This is an exam problem, so it should be rather easy but I still can't quite see how to solve it:
Let $X_1, X_2, \dots$ be independent and identically distributed random variables on the same probability space such that $$ \mathbb{P} \left[ X_1 = - \frac14 \right] = \mathbb{P} \left[ X_1 = \frac14 \right] = \frac12.$$ For all $n \in \mathbb{N}$ define $$ M_n := \prod_{k=1}^n (1+X_k).$$ Use the law of large numbers to show that $(M_n)_{n \in \mathbb{N}}$ converges almost surely and determine the limit.

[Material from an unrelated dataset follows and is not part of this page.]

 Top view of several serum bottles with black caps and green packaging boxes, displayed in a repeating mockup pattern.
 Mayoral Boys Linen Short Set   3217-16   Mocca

(It might be worth noting that the first part was to show that $(M_n)_n$ is a martingale.)
The naive way to apply the SLLN is by taking $\log$ and then naively using SLLN. However, I can only get the limit of $\prod_{k=1}^n (1+X_k)^{\frac{1}{n}}$ in this way. So what's the correct way of applying the law of large numbers?

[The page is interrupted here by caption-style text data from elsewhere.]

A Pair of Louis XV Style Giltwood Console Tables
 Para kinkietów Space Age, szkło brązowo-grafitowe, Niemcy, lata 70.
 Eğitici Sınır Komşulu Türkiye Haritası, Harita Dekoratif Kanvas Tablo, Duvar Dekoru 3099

As James Tang pointed out $$ \mathbb{E}[\log(1+X_k)]=\frac12\log\Big(\frac{15}{16}\big)<0 $$
By SLN, $$ \frac{1}{n}\sum^n_{k=1}\log(1+X_k)\xrightarrow{n\rightarrow\infty}\frac{1}{2}\log\Big(\frac{15}{16}\Big) $$ almost surely (and in $L_1(\mathbb{P})$. A simple argument the shows that for $\mathbb{P}$--a.s all points $\omega\in\Omega$, there us $N=N(\omega)$ such that for all $n\geq N$ $$ \sum^n_{k=1}\log\big(1+X_k(\omega)\big)\leq \frac{1}{4}\log\Big(\frac{15}{16}\Big)n\xrightarrow{n\rightarrow\infty}-\infty $$ which means that $\prod^\infty_{n=1}(1+X_n)=0$ $\mathbb{P}$--a.s.